What needs to be done:
Repeat the material below word for word, leaving out the pictures.

Information provided:
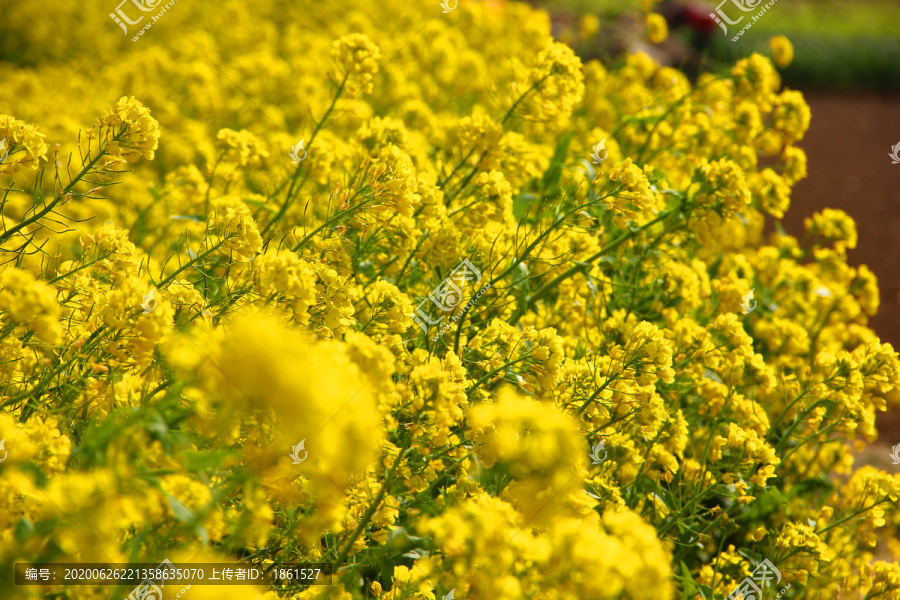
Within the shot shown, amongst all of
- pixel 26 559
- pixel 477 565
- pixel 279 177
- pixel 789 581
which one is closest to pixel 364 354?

Response to this exercise:
Within the shot shown, amongst all of
- pixel 26 559
- pixel 477 565
- pixel 279 177
- pixel 789 581
which one is closest to pixel 364 354?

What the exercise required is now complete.